Similar story for the positives: we’ll take the difference between our minimum required amount and the amount of the nutrient we’ve got in our menu and multiply that by -1:

\(\sum_{i=1}^{k} (-1) * (MaxAllowedAmount_{i} - AmountWeHave_{i})\)

where k is the total number of positive nutrients in our constriants.

That means that if we’ve got less than the amount we need, this value will be negative; if we’ve got more than we need it’ll be positive. Next, to make the best score 0 I’ll turn everything greater than 0 into 0. This takes away the extra brownie points for going above and beyond.

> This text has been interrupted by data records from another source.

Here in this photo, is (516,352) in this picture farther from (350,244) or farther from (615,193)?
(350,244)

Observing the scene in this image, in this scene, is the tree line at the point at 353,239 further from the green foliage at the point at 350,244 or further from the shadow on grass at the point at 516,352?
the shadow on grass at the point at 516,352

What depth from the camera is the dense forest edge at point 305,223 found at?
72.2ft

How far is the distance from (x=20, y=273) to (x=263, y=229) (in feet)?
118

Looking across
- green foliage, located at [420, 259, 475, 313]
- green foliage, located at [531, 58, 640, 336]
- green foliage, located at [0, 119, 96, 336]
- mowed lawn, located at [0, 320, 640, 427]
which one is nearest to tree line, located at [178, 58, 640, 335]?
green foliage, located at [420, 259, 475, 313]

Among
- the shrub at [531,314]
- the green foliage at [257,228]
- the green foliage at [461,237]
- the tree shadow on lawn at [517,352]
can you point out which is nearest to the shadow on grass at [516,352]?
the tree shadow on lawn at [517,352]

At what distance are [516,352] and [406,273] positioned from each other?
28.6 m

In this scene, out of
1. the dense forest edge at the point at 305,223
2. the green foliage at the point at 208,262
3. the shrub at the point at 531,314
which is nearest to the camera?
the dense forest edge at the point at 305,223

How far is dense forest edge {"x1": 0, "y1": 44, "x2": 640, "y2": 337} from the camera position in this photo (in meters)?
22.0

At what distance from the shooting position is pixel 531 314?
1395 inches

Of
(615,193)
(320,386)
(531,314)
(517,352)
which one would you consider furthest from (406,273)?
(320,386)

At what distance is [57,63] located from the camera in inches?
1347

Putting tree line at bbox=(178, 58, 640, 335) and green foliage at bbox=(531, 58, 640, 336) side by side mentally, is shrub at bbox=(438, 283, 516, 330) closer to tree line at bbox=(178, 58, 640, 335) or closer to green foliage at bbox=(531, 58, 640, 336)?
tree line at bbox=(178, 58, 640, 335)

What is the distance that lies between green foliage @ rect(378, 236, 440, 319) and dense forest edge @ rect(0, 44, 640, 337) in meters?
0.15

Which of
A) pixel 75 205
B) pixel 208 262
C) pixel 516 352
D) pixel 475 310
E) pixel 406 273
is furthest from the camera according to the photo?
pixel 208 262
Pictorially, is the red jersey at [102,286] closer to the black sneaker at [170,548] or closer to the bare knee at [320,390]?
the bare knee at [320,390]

Same as with must restricts, lower scores mean “better.”

pos_score <- function(orig_menu) {
  total_nut_score <- 0
  
  for (p in seq_along(pos_df$positive_nut)) {    
    nut_considering <- pos_df$positive_nut[p]    
    val_nut_considering <- (sum((orig_menu[[nut_considering]] * orig_menu$GmWt_1), 
                                na.rm = TRUE))/100   
    
    nut_score <- (-1)*(pos_df$value[p] - val_nut_considering)    # (-1)*(min amount it's supposed to be - amount it is here)
    
    if (nut_score > 0) {
      nut_score <- 0
    } else if (is.na(nut_score)) {
      message("Nutrient has no score")
      break
    }
    total_nut_score <- total_nut_score + nut_score
  }
  return(total_nut_score)
}

Last step is just a simple sum:

score_menu <- function(orig_menu) {
  healthiness_score <- pos_score(orig_menu) + mr_score(orig_menu)
  return(healthiness_score)
}

Let’s build a random menu,

our_random_menu <- build_menu()

and see what its score is.

our_random_menu %>% score_menu()
## [1] -3251.263

In part three we’ll code up a way to solve these menus using the simplex algorithm and couple hand-rolled algorithms for swapping out the bad for the better foods.